**To do**. Write out every item in the block of data below word for word, omitting the pictures.

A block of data
******

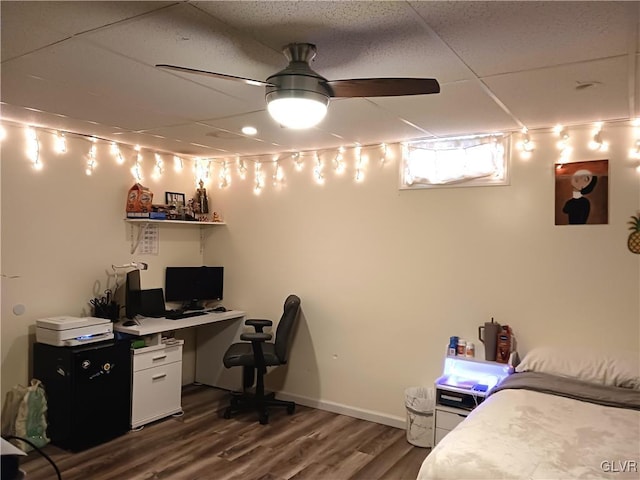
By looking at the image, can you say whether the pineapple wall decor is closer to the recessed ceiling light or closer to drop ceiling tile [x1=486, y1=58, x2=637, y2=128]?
drop ceiling tile [x1=486, y1=58, x2=637, y2=128]

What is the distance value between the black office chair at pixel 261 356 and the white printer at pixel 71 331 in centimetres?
106

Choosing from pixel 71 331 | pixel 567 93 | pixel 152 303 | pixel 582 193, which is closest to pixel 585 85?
pixel 567 93

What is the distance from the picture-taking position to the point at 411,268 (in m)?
4.11

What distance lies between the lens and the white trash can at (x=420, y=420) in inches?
148

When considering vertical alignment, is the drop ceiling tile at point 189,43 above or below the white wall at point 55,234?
above

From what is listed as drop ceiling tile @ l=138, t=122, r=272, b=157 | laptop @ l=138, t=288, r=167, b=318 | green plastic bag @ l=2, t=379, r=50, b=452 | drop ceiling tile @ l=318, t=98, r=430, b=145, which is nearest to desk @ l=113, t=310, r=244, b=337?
laptop @ l=138, t=288, r=167, b=318

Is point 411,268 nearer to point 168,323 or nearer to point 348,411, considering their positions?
point 348,411

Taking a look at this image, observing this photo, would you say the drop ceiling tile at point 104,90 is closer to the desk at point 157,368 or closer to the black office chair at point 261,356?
the desk at point 157,368

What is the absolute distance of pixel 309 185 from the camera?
4.68 meters

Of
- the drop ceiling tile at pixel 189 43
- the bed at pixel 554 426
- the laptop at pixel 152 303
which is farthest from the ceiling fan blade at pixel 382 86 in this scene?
the laptop at pixel 152 303

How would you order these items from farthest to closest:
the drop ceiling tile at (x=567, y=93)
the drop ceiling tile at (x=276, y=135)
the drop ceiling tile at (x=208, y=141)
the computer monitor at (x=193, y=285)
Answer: the computer monitor at (x=193, y=285), the drop ceiling tile at (x=208, y=141), the drop ceiling tile at (x=276, y=135), the drop ceiling tile at (x=567, y=93)

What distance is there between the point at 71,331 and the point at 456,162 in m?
3.25

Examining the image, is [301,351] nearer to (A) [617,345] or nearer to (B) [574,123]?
(A) [617,345]

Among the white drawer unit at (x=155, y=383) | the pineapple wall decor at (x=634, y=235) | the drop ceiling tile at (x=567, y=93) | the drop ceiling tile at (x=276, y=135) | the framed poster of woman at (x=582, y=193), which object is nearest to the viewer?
the drop ceiling tile at (x=567, y=93)
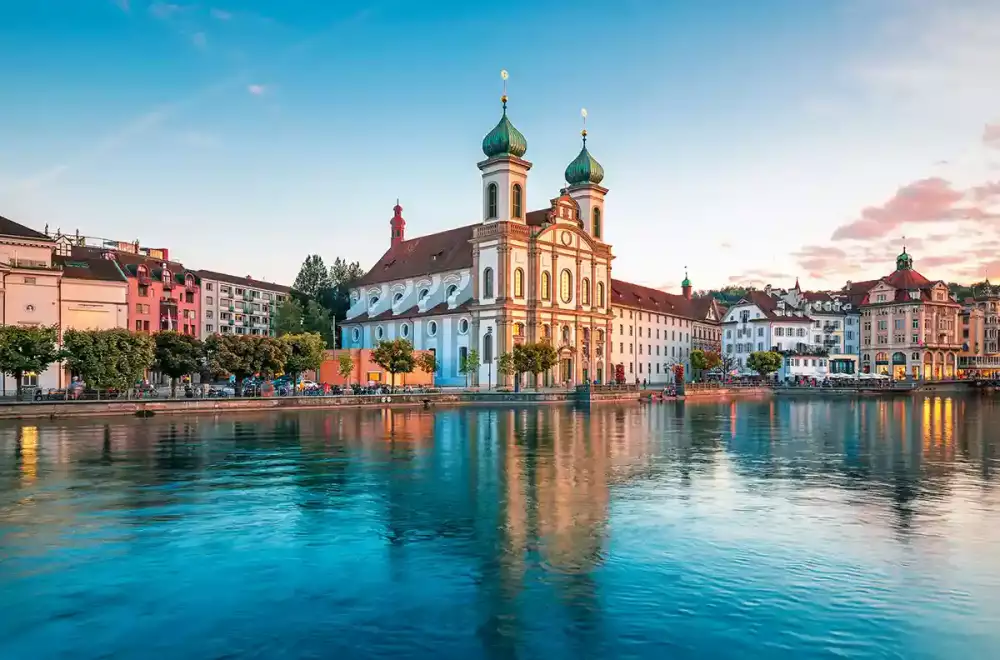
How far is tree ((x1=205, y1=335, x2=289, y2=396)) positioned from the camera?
63562 millimetres

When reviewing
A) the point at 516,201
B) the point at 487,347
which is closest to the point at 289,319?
the point at 487,347

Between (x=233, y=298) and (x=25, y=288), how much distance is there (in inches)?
2549

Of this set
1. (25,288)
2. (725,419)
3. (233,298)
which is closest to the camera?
(725,419)

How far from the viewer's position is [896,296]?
439ft

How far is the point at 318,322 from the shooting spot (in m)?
119

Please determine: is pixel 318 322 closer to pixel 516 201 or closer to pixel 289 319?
pixel 289 319

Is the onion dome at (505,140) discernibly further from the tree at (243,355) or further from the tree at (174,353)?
the tree at (174,353)

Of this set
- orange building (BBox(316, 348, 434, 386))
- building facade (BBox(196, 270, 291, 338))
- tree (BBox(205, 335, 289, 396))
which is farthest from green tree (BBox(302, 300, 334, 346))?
tree (BBox(205, 335, 289, 396))

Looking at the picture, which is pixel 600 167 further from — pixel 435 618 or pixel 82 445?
pixel 435 618

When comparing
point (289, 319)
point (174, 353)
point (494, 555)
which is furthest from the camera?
point (289, 319)

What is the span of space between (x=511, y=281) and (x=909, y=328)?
81546 millimetres

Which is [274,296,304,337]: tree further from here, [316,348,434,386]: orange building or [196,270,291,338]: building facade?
[316,348,434,386]: orange building

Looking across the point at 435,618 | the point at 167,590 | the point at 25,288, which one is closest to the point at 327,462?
the point at 167,590

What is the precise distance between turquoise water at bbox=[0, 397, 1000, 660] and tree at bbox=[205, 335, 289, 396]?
30.7m
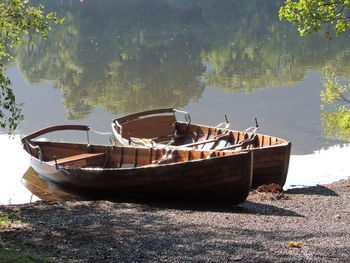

******

**Response**.
By looking at the image, can you say whether the pineapple wall decor is closer to the recessed ceiling light or closer to drop ceiling tile [x1=486, y1=58, x2=637, y2=128]?
drop ceiling tile [x1=486, y1=58, x2=637, y2=128]

What is the distance value between the black office chair at pixel 261 356 and the white printer at pixel 71 331 in centimetres?
106

Choosing from pixel 71 331 | pixel 567 93 | pixel 152 303 | pixel 582 193, which is closest to pixel 585 85?
pixel 567 93

What is the distance from the picture-taking position to the point at 411,268 (in m)?
4.11

What distance lies between the lens and the white trash can at (x=420, y=420) in inches?
148

When considering vertical alignment, is the drop ceiling tile at point 189,43 above or below the white wall at point 55,234?
above

From what is listed as drop ceiling tile @ l=138, t=122, r=272, b=157 | laptop @ l=138, t=288, r=167, b=318 | green plastic bag @ l=2, t=379, r=50, b=452 | drop ceiling tile @ l=318, t=98, r=430, b=145, which is nearest to desk @ l=113, t=310, r=244, b=337?
laptop @ l=138, t=288, r=167, b=318

Is point 411,268 nearer to point 168,323 or nearer to point 348,411, considering their positions?
point 348,411

Taking a look at this image, observing this photo, would you say the drop ceiling tile at point 104,90 is closer to the desk at point 157,368 or closer to the black office chair at point 261,356?
the desk at point 157,368

What is the absolute distance of pixel 309 185 from the camera?
4.68 meters

Of
- the drop ceiling tile at pixel 189 43
- the bed at pixel 554 426
- the laptop at pixel 152 303
which is farthest from the ceiling fan blade at pixel 382 86 in this scene?
the laptop at pixel 152 303

How would you order these items from farthest to closest:
the drop ceiling tile at (x=567, y=93)
the drop ceiling tile at (x=276, y=135)
the drop ceiling tile at (x=208, y=141)
the computer monitor at (x=193, y=285)
Answer: the computer monitor at (x=193, y=285), the drop ceiling tile at (x=208, y=141), the drop ceiling tile at (x=276, y=135), the drop ceiling tile at (x=567, y=93)

What distance is there between the point at 71,331 and the point at 456,162 in m?
3.25

Examining the image, is [301,351] nearer to (A) [617,345] or nearer to (B) [574,123]?
(A) [617,345]

Among the white drawer unit at (x=155, y=383) | the pineapple wall decor at (x=634, y=235) | the drop ceiling tile at (x=567, y=93) | the drop ceiling tile at (x=276, y=135) | the framed poster of woman at (x=582, y=193), which object is nearest to the viewer?
the drop ceiling tile at (x=567, y=93)
How far is tree ((x1=205, y1=335, x2=289, y2=396)) positioned from the camera?
63562 millimetres

When reviewing
A) the point at 516,201
B) the point at 487,347
which is closest to the point at 289,319?
the point at 487,347

Between (x=233, y=298) and (x=25, y=288), how much distance is there (in inches)?
2549

Of this set
1. (25,288)
2. (725,419)
3. (233,298)
which is closest to the camera?
(725,419)

How far from the viewer's position is [896,296]?
439ft

How far is the point at 318,322 from the shooting spot (in m)?
119

Please determine: is pixel 318 322 closer to pixel 516 201 or closer to pixel 289 319?
pixel 289 319

Is the onion dome at (505,140) discernibly further from the tree at (243,355) or further from the tree at (174,353)?
the tree at (174,353)

Of this set
- orange building (BBox(316, 348, 434, 386))
- building facade (BBox(196, 270, 291, 338))
- tree (BBox(205, 335, 289, 396))
which is farthest from green tree (BBox(302, 300, 334, 346))?
tree (BBox(205, 335, 289, 396))

Looking at the picture, which is pixel 600 167 further from — pixel 435 618 or pixel 82 445?
pixel 435 618

When comparing
point (289, 319)
point (174, 353)
point (494, 555)
which is furthest from the camera?
point (289, 319)

What is the span of space between (x=511, y=281) and (x=909, y=328)?
81546 millimetres

Which is [274,296,304,337]: tree further from here, [316,348,434,386]: orange building or [196,270,291,338]: building facade?
[316,348,434,386]: orange building

Looking across the point at 435,618 | the point at 167,590 | the point at 25,288, which one is closest to the point at 327,462?
the point at 167,590

What is the precise distance between turquoise water at bbox=[0, 397, 1000, 660] and tree at bbox=[205, 335, 289, 396]?
30.7m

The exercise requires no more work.